In Wolcen gibt es übrigens keine Klassen, da unsere Ausrüstung bestimmt, was wir damit anstellen können. Das ist eine spannende Umsetzung, weil das Umskillen letztlich nur ein bisschen Arbeit voraussetzt und wir mit toller Beute herrliches Chaos anrichten können. Man tauscht im gesamten Spielverlauf sein Zeug aus, weil sich ein Levelaufstieg vor allem zu Beginn des Spiels häufig lohnt. Dass das Loot keine Verwendungsbeschränkungen hat, wir also immer alles sofort verwenden können, lädt ebenfalls zum Ausprobieren ein. Wir haben uns meist neu eingekleidet, sobald das sehr überschaubare Inventar voll ist und wir wieder in die Stadt zurückteleportiert sind.
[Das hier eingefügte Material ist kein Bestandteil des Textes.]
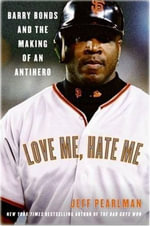 Love Me, Hate Me : Barry Bonds and the making of an Antiher - Jeff Pearlman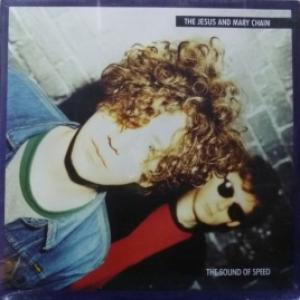 Jesus And Mary Chain, The - The Sound Of Speed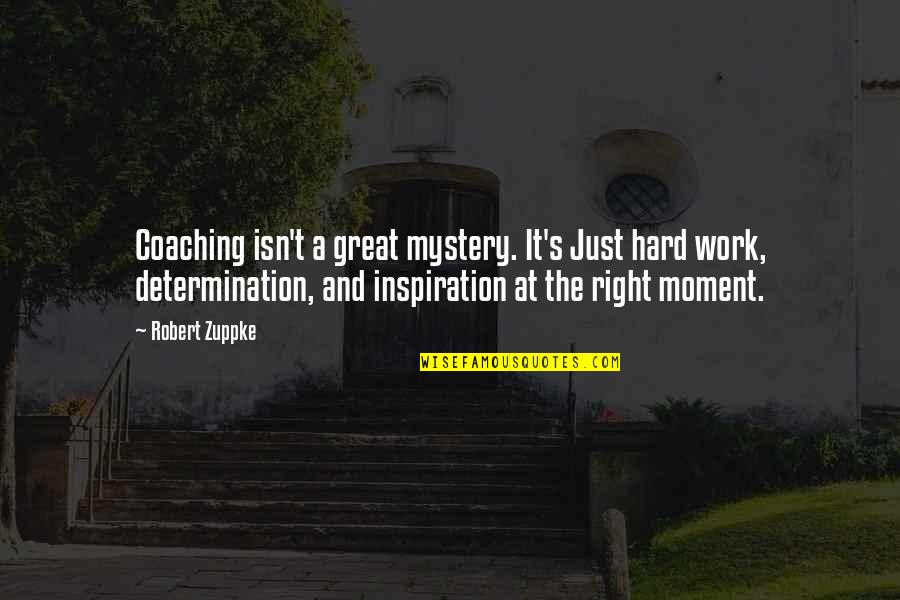 Great Hard Work Quotes By Robert Zuppke: Coaching isn't a great mystery. It's Just hard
Neue Fähigkeiten sind nicht an das Charakterlevel gebunden, bestimmte Gegenstände lehren uns verschiedene Skills permanent. Je häufiger wir ein Talent einsetzen, desto effektiver wird es, was wiederum Runen freischaltet, mit denen wir die Effekte dieser Fertigkeiten individualisieren können. Die Runen lassen sich jederzeit zurücksetzen, Skillpunkte verteilen wir bei jedem Stufenaufstieg manuell in vier verschiedenen Kategorien. Natürlich gibt es auch ein Edelsteinsystem, wie ihr es aus Diablo III kennen werdet. Neuen Kram aufzusammeln schaltet die Skins für den Transmog-Prozess frei - auf diese Weise müsst ihr später nicht mit einem bunten Haufen zusammengewürfelter Ausrüstung herumlaufen, sondern könnt aussehen, wie ihr eben aussehen wollt.

Die Charakterentwicklung ist ein großer Pluspunkt des Spiels, da es viele kleine Änderungen an der bekannten Struktur gibt. Ob im Late-Game dadurch wirklich so viele unterschiedliche Builds gefördert werden, können wir nicht einschätzen, da uns nach dem dritten Akt schnell die Puste ausging. Momentan ist die Auswahl der verfügbaren Spezialisierungen recht übersichtlich, aber wer einen Hybrid-Build ausprobiert, der kann bereits einige spannende Sachen damit anstellen. Euer Charakter wechselt selbstständig zwischen Wut oder Willenskraft, um diese Ressourcensysteme müsst ihr euch also gar nicht so viele Gedanken machen. Es liegt beim Spieler, seine Fähigkeiten optimal zu kombinieren und sich eine mächtige Klasse zu formen. Ach genau, und wer weit genug spielt, schaltet sehr schick animierte Verwandlungen frei, die euch für kurze Zeit unverwundbar machen und euren inneren Dämonen entfesseln. Ist spannend, aber vor allem ein Gimmick.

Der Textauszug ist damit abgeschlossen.